Le processus judiciaire, un outil de reconnaissance
Face à ces obstacles, le peuple Je’eruriwa a saisi la justice et déposé une demande de révocation directe en 2023, qui a été rejetée à nouveau en 2024, ce qui a incité la communauté à déposer une action en tutelle pour dénoncer la violation de ses droits collectifs, en particulier l’autodétermination.
Le 14 mai 2025, la Cour constitutionnelle colombienne s’est prononcée en leur faveur dans une décision historique qui reconnaît l’erreur de l’UARIV et réaffirme l’autonomie et l’identité du peuple Je’eruriwa. En conséquence, la Cour a ordonné leur incorporation immédiate au Registre unifié des victimes en tant que sujets de réparation collective et a ordonné la mise en place sans délai de mécanismes d’assistance humanitaire, de relocalisation et de garantie des droits.
Cette décision a représenté une étape fondamentale vers la reconnaissance de leur droit au territoire ; cependant, comme dans de nombreux cas, la mise en œuvre a été bloquée : l’inscription au registre unifié des victimes est toujours incomplète, et les mesures nécessaires pour faire avancer leur réinstallation ne se sont pas concrétisées.
Les entités responsables ont retardé le processus en invoquant des raisons administratives et budgétaires.
Plus grave encore: alors que la communauté avait progressé dans l’identification d’une propriété pour sa relocalisation et dans le respect de toutes les exigences techniques, des visites de vérification et des dossiers documentaires, le processus a été interrompu par l’opposition du maire de la municipalité, sans aucune base juridique et sans compétence sur le territoire.
Revictimisation et blocus territorial
L’absence de mise en œuvre s’est accompagnée de nouveaux actes de violence institutionnelle.

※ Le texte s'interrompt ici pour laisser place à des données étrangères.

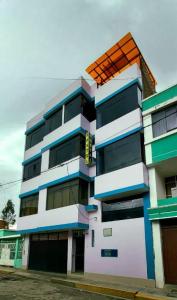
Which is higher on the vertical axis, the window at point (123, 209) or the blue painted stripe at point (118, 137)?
the blue painted stripe at point (118, 137)

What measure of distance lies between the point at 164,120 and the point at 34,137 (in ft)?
49.3

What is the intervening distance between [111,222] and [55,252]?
6115 millimetres

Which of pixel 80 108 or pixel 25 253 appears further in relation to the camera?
pixel 25 253

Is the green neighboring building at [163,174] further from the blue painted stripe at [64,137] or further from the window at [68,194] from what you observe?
Answer: the window at [68,194]

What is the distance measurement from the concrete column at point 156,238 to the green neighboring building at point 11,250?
14.5 meters

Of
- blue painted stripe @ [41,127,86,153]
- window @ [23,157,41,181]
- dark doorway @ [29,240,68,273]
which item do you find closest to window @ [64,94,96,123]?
blue painted stripe @ [41,127,86,153]

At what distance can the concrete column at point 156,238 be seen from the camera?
12.4 meters

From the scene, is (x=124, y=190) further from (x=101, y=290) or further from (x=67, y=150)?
(x=67, y=150)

La communauté a été confrontée à des actes publics de discrimination, à des menaces à l’encontre de ses dirigeants et à un rejet institutionnel continu sans soutien juridique. Ainsi, ce qui devrait être un processus de réparation s’est transformé en une prolongation de la dépossession.
Dans la pratique, le refus d’accès à la terre et le retard dans la mise en œuvre de la décision perpétuent la vulnérabilité de ces personnes.
Ce type de blocage institutionnel reflète des schémas plus larges, documentés par le Legal Defense and Shelter Fund (LDSF), dans lesquels les peuples autochtones sont confrontés non seulement à la dépossession territoriale, mais aussi à des obstacles systématiques à l’exercice de leurs droits, même après avoir obtenu une reconnaissance juridique.
Dans ce contexte, la LDSF a soutenu le peuple Je’eruriwa par l’intermédiaire de la Yira Castro Legal Corporation. Cet accompagnement a permis à la communauté de suivre légalement la mise en œuvre de la décision, de renforcer sa capacité d’organisation, de documenter les processus territoriaux et juridiques et de promouvoir le plaidoyer aux niveaux national et international. Ces actions ont été essentielles pour soutenir la défense du droit à la terre et exiger le respect de la décision.
Aujourd’hui, l’objectif principal du peuple Je’eruriwa est clair: que la sentence soit appliquée et que le processus d’accès à son territoire progresse sans nouveaux blocages. De cette manière, la communauté aura la possibilité de reconstruire sa vie collective, de transmettre ses connaissances et d’assurer sa continuité en tant que peuple.